Asia Coral Protection Pact Seen As Important Step

Date: 19-May-09
Country: INDONESIA
Author: Sunanda Creagh

JAKARTA - A commitment by six Asia-Pacific nations to protect a huge swathe of ecologically rich coral reef is an important step, although the pact is non-binding and key details still need to thrashed out, conservationists said.

Indonesia, Malaysia, East Timor, the Philippines, Papua New Guinea and the Solomon Islands border a stretch of reef known as the Coral Triangle, which contains 76 percent of all known coral species and is a vital tuna spawning ground.

The pact signed during the World Ocean Conference in Manado, Sulawesi, last week includes a commitment to crack down on illegal fishing and pollution, and enforcing new tuna fishing regulations to protect spawning grounds.

"It's non-binding and it's not a treaty but as a commitment to each other it's quite important," said James Leape, international director general of conservation group WWF.

"The most important thing is the political platform that the declaration provides and some were quite explicit about creating new marine protected areas," he said.

Under a summary draft of the agreement seen by Reuters, countries could move to develop and bring in new sustainable fishing laws over the next three years.

The pact also indicates commercial tuna fishing could be curtailed in spawning sites under the agreement.

In exchange, countries could be compensated either by nations that buy a lot of tuna, such as the United States, or by being allowed to do more fishing in other parts of the Coral Triangle, said a source involved in negotiations who asked not to be named.
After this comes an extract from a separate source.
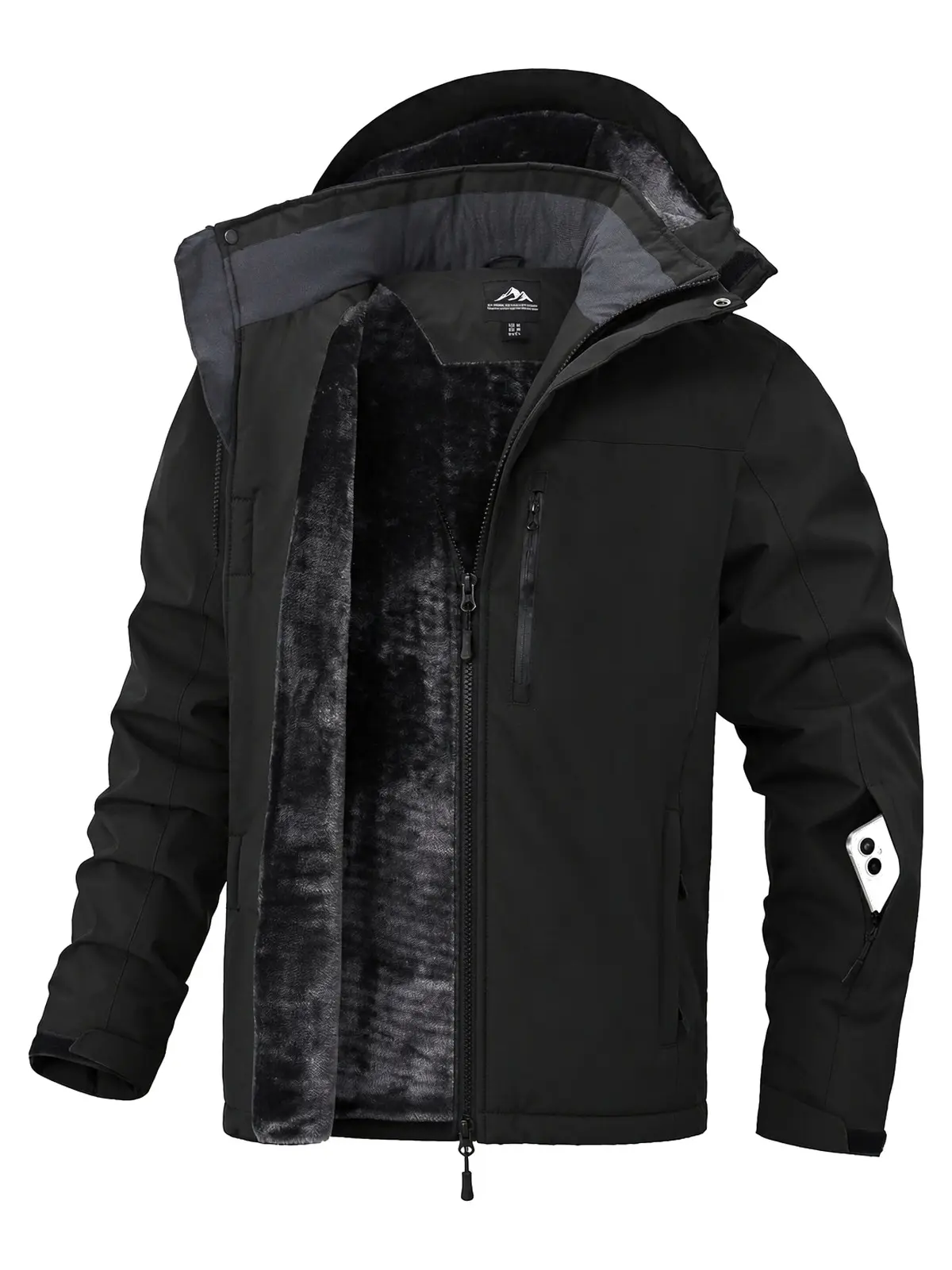 Zoofly Men's Clothing Zip-Up Insulated 2-Layer Fleece Ski Jacket with Hood - Adjustable Water-Resistant Polyester Shell, Outdoor Pockets, Warm Cotton Fill, Windproof Quick-Dry Outer, Insulated Hiking Jacket for Winter Skiing, Hiking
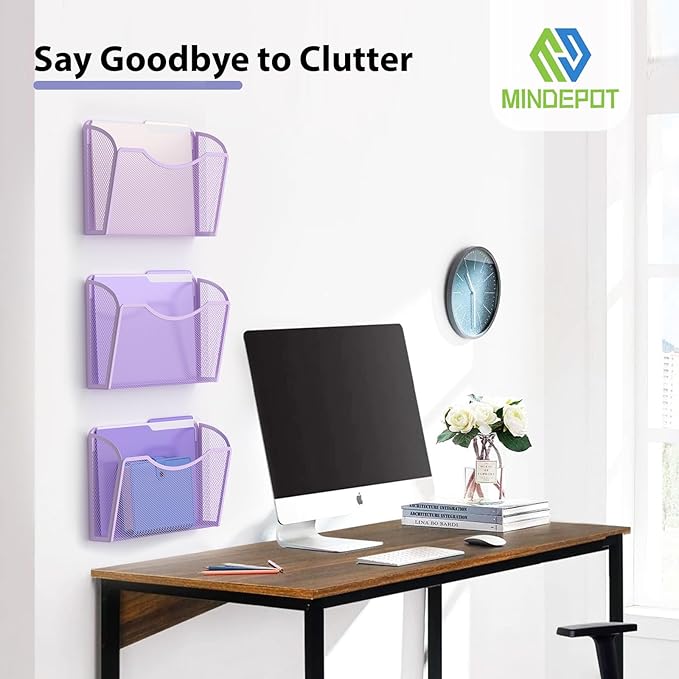 Wall File Organizer,Hanging Wall Mounted File Folder Binder Holder Mail Organizer for Office,Home and School Supplies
"If we can get financial mechanisms to compensate for protecting spawning areas, that would be very exciting," said the source.

An official from the Asian Development Bank (ADB) told the Manado summit on Friday that more than $350 million had been pledged towards the project and the ADB would help countries access funds via the Global Environment Facility, an international body that provides grants for projects.

It remains unclear, however, how countries could enforce the pact in a mostly poor region where illegal fishing is common and law enforcement often weak or non-existent.

The Coral Triangle also faces pressure from climate change and reefs could disappear by the end of this century unless countries slash carbon emissions from their current levels, a report commissioned by the WWF warned last week.

The head of Conservation International welcomed the pact.

"In 30 years of conservation work, I have never seen anything like this: six leaders signing a commitment to protect their marine resources," Peter Seligmann said in a statement.